In the 1980s and 1990s, movies produced by state television were quite common. Low budget, weirdly shot dramas that constantly showed on TV at all times and rarely had any cinematic value. Ibrahim al-Shaqanqeri’s Fawzeyaal-Borgowazeya (Fawzeya the Bourgeois) was an exception, value-wise.
The 1985 production tells the story of a leftist couple, Abdel Wahed (Salah al-Saadani) and Enayat (Esaad Younis), who move into a modest Cairo alley called Darb al-Mawardy. With their Karl Marx books and scruffy clothing, their presence in the building of Osta Baddar, the barber of Al-Mawardy, and in this poor neighborhood that is mostly populated by uneducated traders and middle-class government employees, stands out like a sore thumb.
Ibrahim al-Doksh (Sanaa Shafei) is the only other person who is like them. A poor law school student, he apparently heads a communist organization called Al-Khobz Awalan (Bread First) and represents the intellectual for his illiterate neighbors in the alley.
The odd leftist couple start to clash with their surroundings as soon as they move into Al-Mawardy. In a not-so-friendly gathering at Horeyya, the famous downtown cafe known for its clientele of leftists, writers and intellectuals, Abdel Wahed and Ibrahim get into a fistfight after the latter belittles the former’s literary talent. At the same time, Enayat clashes with her neighbor Fawzeya (Nabila al-Sayed), Baddar’s wife, and calls her a “damn bourgeois.” Fawzeya, unable to understand what bourgeois means, thinks the communist woman has insulted her honor.
Before long, a fiery rivalry erupts between the inhabitants of the alley. They split into two conflicting teams, right-wing and left-wing, without even knowing the meaning of the terms. Baddar paints his barbershop white and calls it the White House while Aboul Yazeed calls his grocery shop the Kremlin and paints it red. Misled, they participate in a political war thinking it’s merely like any Ahly vs. Zamalek soccer feud.
Despite the naïve, rushed and unsatisfactory ending, this movie is a gem for its depiction of a certain social segment. Writer Ahmed Ragab draws a fun, almost cartoonish image of the intellectual leftist elite represented by Abdel Wahed and Enayat with their idealism and contradictory behavior. They believe in equality among social classes, yet despise their illiterate neighbors.
The film coincided with the disintegration of socialism and communism in Egypt. In his memoir Hekayet min Zaman Fat (Tales from the Past, 2013), engineer and leftist labor activist Kamal Khalil admits that after decades of fieldwork and university protests, leftist organizations in the 1980s became scattered, riddled with infighting and too weak to even form a political party.
Leftism has become “an outmoded fad,” as Gigi, Ibrahim’s rich (capitalist) girlfriend tells him.
The movie may have been intended as propaganda against the left, which was unnecessary by then as socialists and communists were mostly working underground and whatever they produced was too weak to influence anything or anyone.
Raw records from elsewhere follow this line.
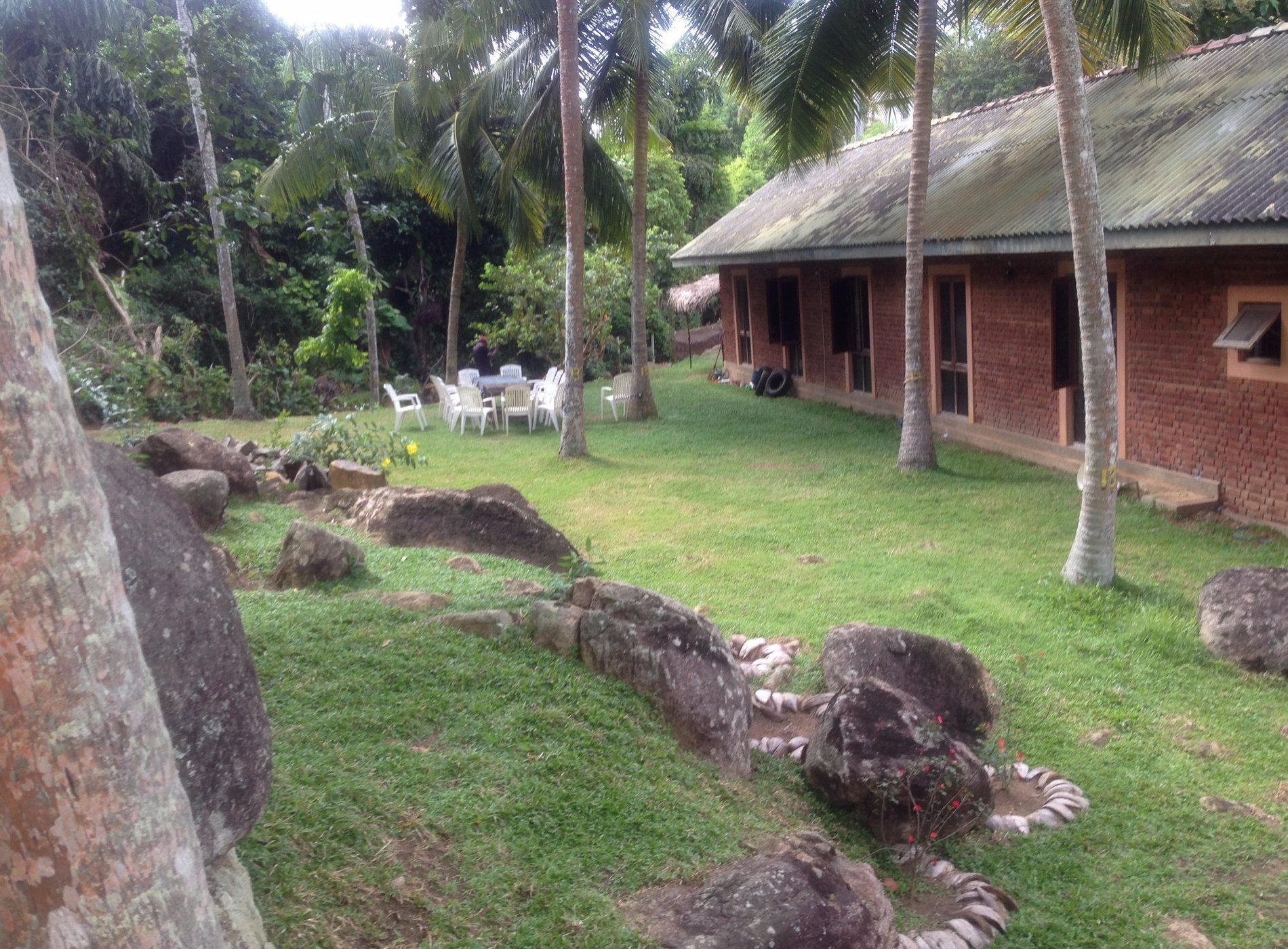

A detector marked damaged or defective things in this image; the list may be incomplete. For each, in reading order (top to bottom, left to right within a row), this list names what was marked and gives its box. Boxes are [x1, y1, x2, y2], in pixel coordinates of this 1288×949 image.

rusty roof panel [675, 26, 1288, 262]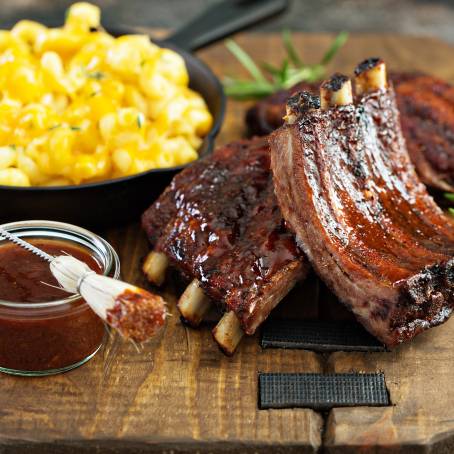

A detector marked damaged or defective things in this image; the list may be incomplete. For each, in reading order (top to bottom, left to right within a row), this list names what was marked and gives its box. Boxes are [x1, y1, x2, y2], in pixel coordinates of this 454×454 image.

charred rib edge [142, 250, 168, 286]
charred rib edge [178, 280, 212, 326]
charred rib edge [213, 310, 245, 356]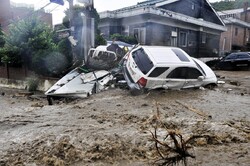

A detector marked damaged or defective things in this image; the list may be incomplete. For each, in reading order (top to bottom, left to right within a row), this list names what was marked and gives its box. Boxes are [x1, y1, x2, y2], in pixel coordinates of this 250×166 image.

damaged building [98, 0, 227, 57]
overturned white suv [122, 45, 217, 94]
crushed vehicle [122, 45, 218, 95]
crushed vehicle [205, 52, 250, 70]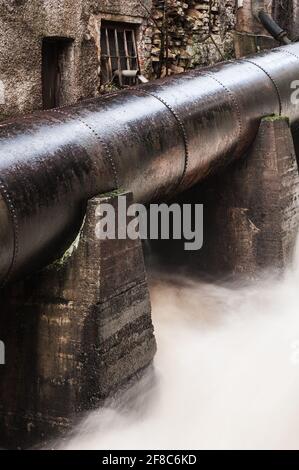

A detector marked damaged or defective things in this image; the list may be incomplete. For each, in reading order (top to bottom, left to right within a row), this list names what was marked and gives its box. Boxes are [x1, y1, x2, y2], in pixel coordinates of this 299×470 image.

rusty metal pipe [1, 43, 299, 282]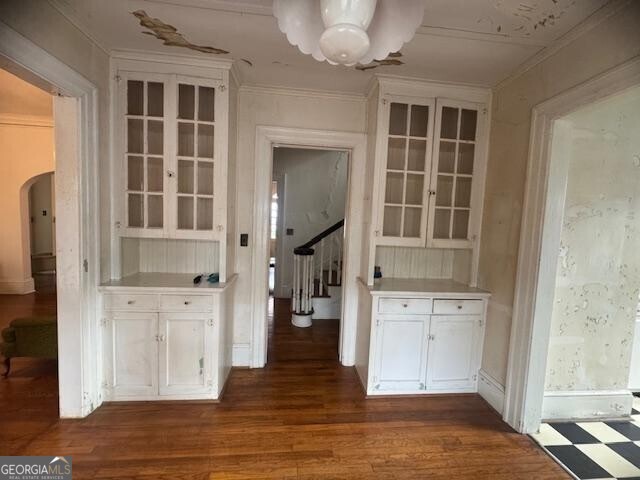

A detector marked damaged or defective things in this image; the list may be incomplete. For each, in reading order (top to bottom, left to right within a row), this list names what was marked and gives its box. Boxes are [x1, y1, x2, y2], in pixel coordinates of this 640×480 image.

damaged plaster wall [272, 147, 348, 296]
ceiling with peeling paint [50, 0, 608, 93]
damaged plaster wall [476, 0, 640, 388]
damaged plaster wall [544, 86, 640, 394]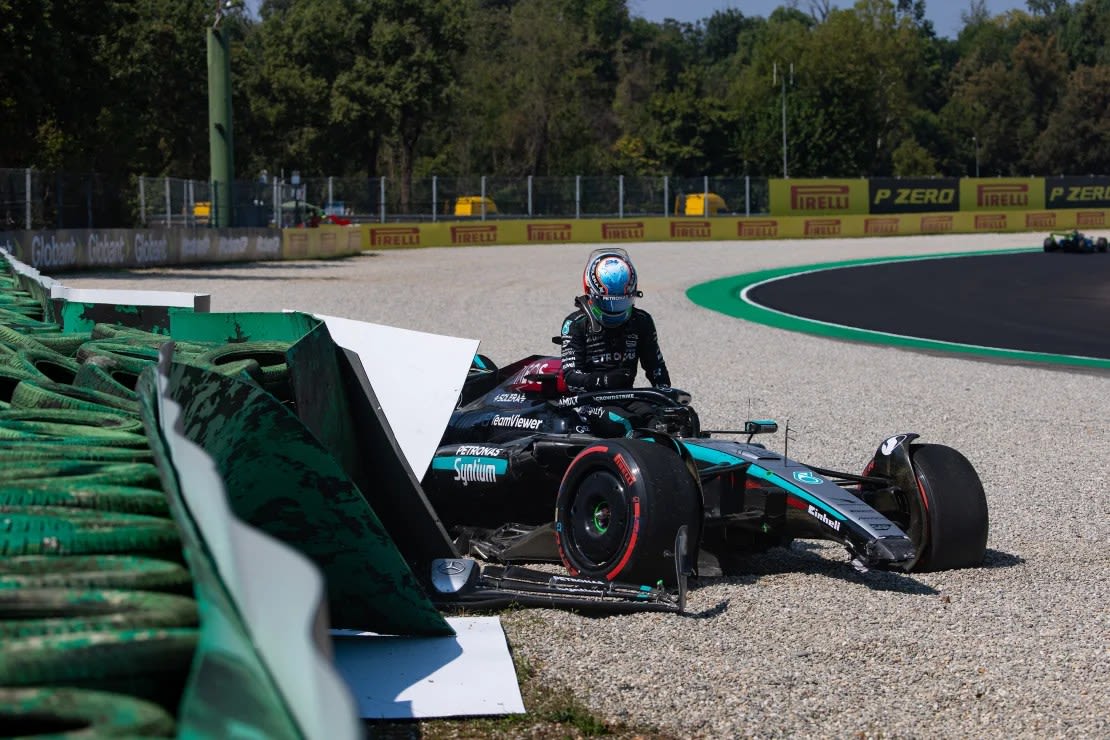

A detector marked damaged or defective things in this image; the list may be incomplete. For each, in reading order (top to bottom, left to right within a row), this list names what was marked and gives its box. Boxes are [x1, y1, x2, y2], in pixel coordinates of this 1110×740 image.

crashed f1 car [1048, 228, 1104, 254]
crashed f1 car [424, 352, 992, 596]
But if that was the aim, it didn’t serve its purpose as its leftist characters are mostly funny, art-oriented and harmless human beings.
Propaganda or not, however, the movie highlights a political misconception that still lives with us today: In the battle between reds and whites, leftists were automatically described as the enemies of God. Fawzeya al-Borgowazeya sheds light on the increasing gap between Egypt’s intellectual elite and the people, and points a finger at the idealistic approach of political groups that are disconnected from ordinary citizens, a trait the leftist movement has been plagued by since the influence it wielded in universities and schools in the 1960s and 1970s dwindled.
Salah al-Saadani and Esaad Younis’s caricatures of a communist couple is priceless, exaggerated to the point where it no longer is realistic. His peculiar geeky glasses and her outdated clothes and untamed hair were clichéd staples for communist characters in Egyptian cinema.
The dialogue plays on the ignorance the couple face the moment they move into the alley. For instance, Fawzeya can’t pronounce “borgowazeya” (bourgeois) and keeps saying “turqioseya” (turquoise) instead, while Baddar pronounces it “babourgowazeya.” Likewise, “imberialy” (imperialist) become “bembenrialy.” Atef Beshay, the scenarist, portrays an immense lack of knowledge with hilarious mispronunciations while managing not to be condescending.
Despite the video-like quality of the film and the forced finale, the movie touches on major social issues that are still pertinent.
The director, Shaqanqeri, is mostly known for the 1981 movie Ana La Akzeb Walakeni Atagamal (I Do Not Lie, I Beautify) starring Ahmed Zaki. It was another TV production telling the story of a poor student who tries to hide his dad’s profession and social status.